FTSE preview: Libya fears, inflation due

 

The FTSE 100 is seen falling back today as investors take stock after a three day bounce amid anxiety over military action in Libya and Japan's nuclear crisis.

Dealers monitor their screens on the trading floor of IG Index in London

Fears return: Traders will wait for economy data.

Financial bookmakers saw the blue-chip index opening 5 to 10 points lower after it ended 1.2% higher on Monday at 5,786.09.

The index is still 3.5% lower in March as worries about Japanese growth and rising oil prices have pushed investors away from riskier assets.

'The market was priced for nuclear Armageddon early last week; since then, as fears have eased it seems the obvious bargains have been snapped up and the market is now back to more rational levels,' Ben Potter, market strategist at IG Index in Melbourne, said.

'From here, it looks like investors are happy to wait on the sidelines for more positive news from Japan and the Middle East; it's been a pretty solid snap back rally from the lows.'

Investors will watch inflation data for more clues on the outlook on the UK economy and prospects for monetary tightening.

British inflation looks set to move further above the Bank of England's target and a surge in tax revenue may peter out, offering a gloomy backdrop to BoE policy minutes and the government's 2011 Budget on Wednesday.

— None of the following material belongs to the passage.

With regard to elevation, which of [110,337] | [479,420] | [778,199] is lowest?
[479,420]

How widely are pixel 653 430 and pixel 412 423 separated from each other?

CPI is forecast as rising 4.2% on the year to February, up from 4% the previous month, while RPI is also seen creeping higher. High inflation is seen putting pressure on the Bank of England to raise rates from a record low of 0.5%.

Government borrowing data for and CBI trends data for March will also be watched. US monthly home price data for January will also be watched later in the session.

The chief executive of Verizon Wireless - a joint venture of Verizon Communications and Vodafone -said he has no interest in buying Sprint Nextel Corp even as the company stands to lose its top position in the US wireless market because of a merger between AT&T and T-Mobile USA.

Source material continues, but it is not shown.